WHAT YOU WILL DO.
Starting with the line containing "At what range" and continuing through the last of the lines, change "white metal fence" to "gray metal fence" and give those lines again, with nothing else altered.

RECORDS FOR THE EXERCISE.
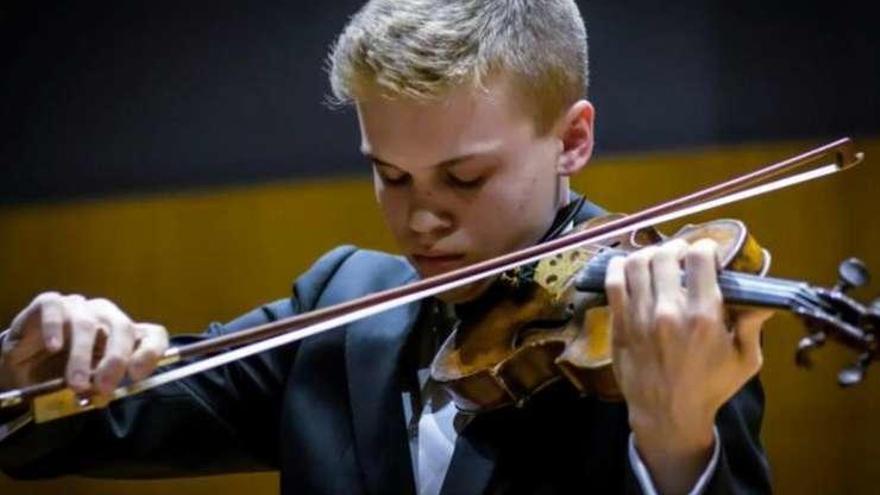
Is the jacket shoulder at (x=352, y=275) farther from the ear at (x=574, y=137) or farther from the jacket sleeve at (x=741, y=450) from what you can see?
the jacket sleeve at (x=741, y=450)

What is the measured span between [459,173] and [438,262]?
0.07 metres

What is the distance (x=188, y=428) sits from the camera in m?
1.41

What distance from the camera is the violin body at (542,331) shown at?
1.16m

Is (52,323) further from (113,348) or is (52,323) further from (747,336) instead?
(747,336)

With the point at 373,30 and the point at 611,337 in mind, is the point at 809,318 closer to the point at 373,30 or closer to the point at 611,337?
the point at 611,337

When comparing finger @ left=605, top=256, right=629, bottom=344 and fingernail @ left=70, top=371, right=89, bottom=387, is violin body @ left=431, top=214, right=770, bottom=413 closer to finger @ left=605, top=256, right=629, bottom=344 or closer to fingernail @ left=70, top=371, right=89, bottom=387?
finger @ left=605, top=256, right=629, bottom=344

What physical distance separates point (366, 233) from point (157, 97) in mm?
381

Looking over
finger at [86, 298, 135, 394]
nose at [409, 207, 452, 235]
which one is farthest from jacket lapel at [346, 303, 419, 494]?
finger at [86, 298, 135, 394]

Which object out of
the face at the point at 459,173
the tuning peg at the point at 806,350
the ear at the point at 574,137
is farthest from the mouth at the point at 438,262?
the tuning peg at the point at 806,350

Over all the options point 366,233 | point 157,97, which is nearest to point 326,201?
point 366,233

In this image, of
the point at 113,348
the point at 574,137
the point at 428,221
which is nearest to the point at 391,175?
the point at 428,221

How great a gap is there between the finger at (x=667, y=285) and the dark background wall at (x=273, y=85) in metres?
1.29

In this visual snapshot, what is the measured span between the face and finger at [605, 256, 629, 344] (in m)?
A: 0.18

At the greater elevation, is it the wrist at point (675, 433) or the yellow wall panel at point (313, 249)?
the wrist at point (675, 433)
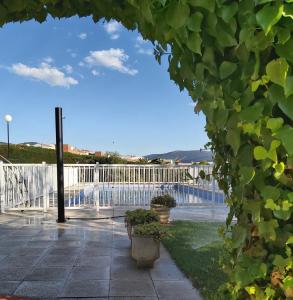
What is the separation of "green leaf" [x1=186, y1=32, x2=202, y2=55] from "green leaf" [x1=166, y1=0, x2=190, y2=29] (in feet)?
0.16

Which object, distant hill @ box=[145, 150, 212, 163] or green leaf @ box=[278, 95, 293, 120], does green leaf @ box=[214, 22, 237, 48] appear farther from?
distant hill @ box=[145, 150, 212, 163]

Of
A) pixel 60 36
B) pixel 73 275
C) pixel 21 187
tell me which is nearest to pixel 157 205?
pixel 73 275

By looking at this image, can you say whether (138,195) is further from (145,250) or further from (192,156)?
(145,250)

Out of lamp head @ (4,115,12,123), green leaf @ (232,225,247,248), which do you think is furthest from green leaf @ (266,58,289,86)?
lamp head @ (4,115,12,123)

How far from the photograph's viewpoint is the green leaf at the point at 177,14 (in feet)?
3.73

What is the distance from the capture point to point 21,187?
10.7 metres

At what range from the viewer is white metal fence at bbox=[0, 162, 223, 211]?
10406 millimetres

FULL OUTPUT.
At what range from the viewer is gray metal fence at bbox=[0, 162, 223, 211]?
10406 millimetres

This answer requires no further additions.